In the discrete math courses I took, multiplication was defined as adding a number which is called the multiplicand by itself the number of times specified by another number which is called the multiplier. We have an add instruction and we have looping constructs to repeat the addition a number of times. To make this a proper function we need to have a way of getting information into the function and returning the results. In this case, we have two bytes so we will have the multiplicand in the accumulator and the multiplier in x returning the result in the accumulator.

The following code is a very rough way of doing this but is not what I would consider production code which would check for the 0 case, and would have a nicer loop. As I am planning on writing a better version, this will do for demonstration purposes.

; brute force 8-bit multiplication
JMP test
; create a placeholder for the multiplicand
multiplicandLo: 
.BYTE 0
;
; Multiply method A = multiplicand, X = multiplier result returned in A
multiply:
STA multiplicandLo
multiplyLoop:
DEX
BEQ multiplyDone
CLC
ADC multiplicand
JMP multiplyLoop
multiplyDone:
RTS

test:
; fourty-two test
LDA #7
LDX #6
JSR multiply
; 10*20 test
LDA #10
LDX #20
JSR multiply
BRK


The trace results shows us pretty much what we would expect. The first test does take a while to run as it starts at cycle 3 and returns at cycle 93 (the instruction after the RTS) giving us a 90 cycle run time.

(0) 0:JMP $12
(3) 12:LDA #$7 ' A: 0 -> 7
(5) 14:LDX #$6 ' X: 0 -> 6
(7) 16:JSR $4# 
(13) 4:STA $3# ' [3]: 0 -> 7
(17) 7:DEX ' X:6 -> 5
(19) 8:BEQ $11
(21) a:CLC 
(23) b:ADC $3 ' A: 7 -> $E
(27) e:JMP $7
(30) 7:DEX ' X: 5 -> 4
(32) 8:BEQ $11
(34) a:CLC
(36) b:ADC $3 ' A: $E -> $15
(40) e:JMP $7
...
Additional loops removed as you get the idea!
...
(75) b:ADC $3 ' A: $23 -> $2A
(79) e:JMP $7
(82) 7:DEX ' X: 1 -> 0; Z set
(84) 8:BEQ $11
(87) 11:RTS

A slightly larger 10 * 20 multiply, however, does not give us that good of results.

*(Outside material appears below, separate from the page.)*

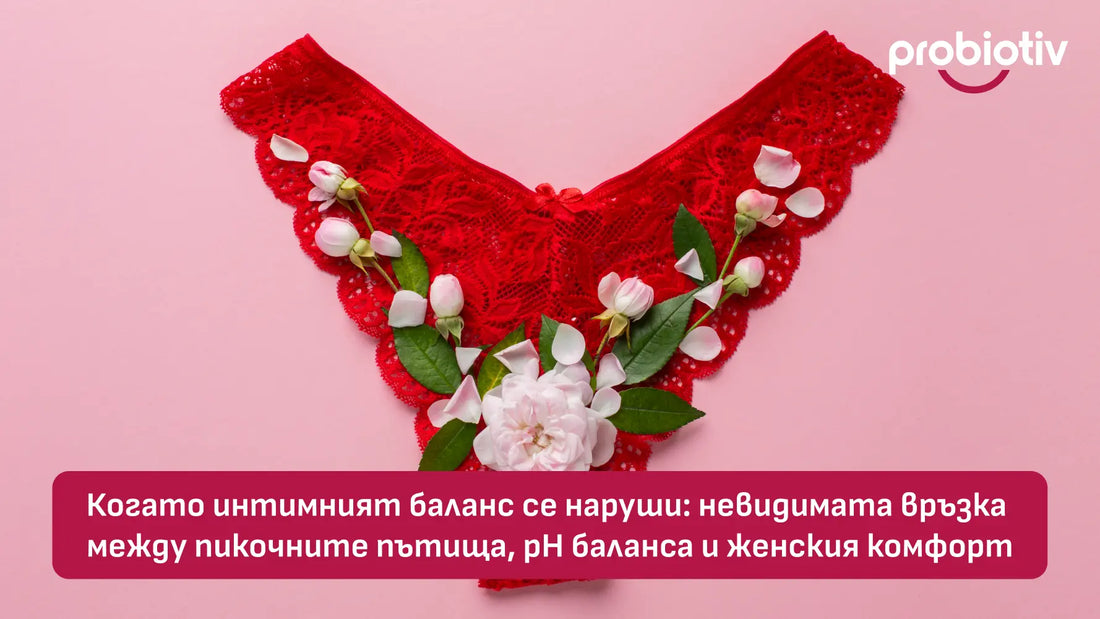 Когато интимният баланс се наруши: невидимата връзка между пикочните пътища, pH баланса и женския комфорт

(93) 19:LDA #$A ' A: $2A -> $A 
(95) 1b:LDX #$14 ' X: 0 -> $14
(97) 1d:JSR $4
(103) 4:STA $3 ' [3] 7 -> $A
(107) 7:DEX ' X: $14 -> $13
(109) 8:BEQ $11
(111) a:CLC 
(113) b:ADC $3 ' A: $A -> $14
...
Additional loops removed as you get the idea!
...
(345) a:CLC
(347) b:ADC $3 ' A: $BE -> $C8
(351) e:JMP $7
(354) 7:DEX ' X: 1 -> 0; Z set
(356) 8:BEQ $11
(359) 11:RTS
(365) BRK

The time for this was 272 cycles which is tolerable but getting bad. For our random number generator we need to multiply by 141. This would result in 1845 cycles to perform the multiplication. Not a good result at all. Obviously we need to come up with a better way of handling multiplication. This will be covered next fortnight.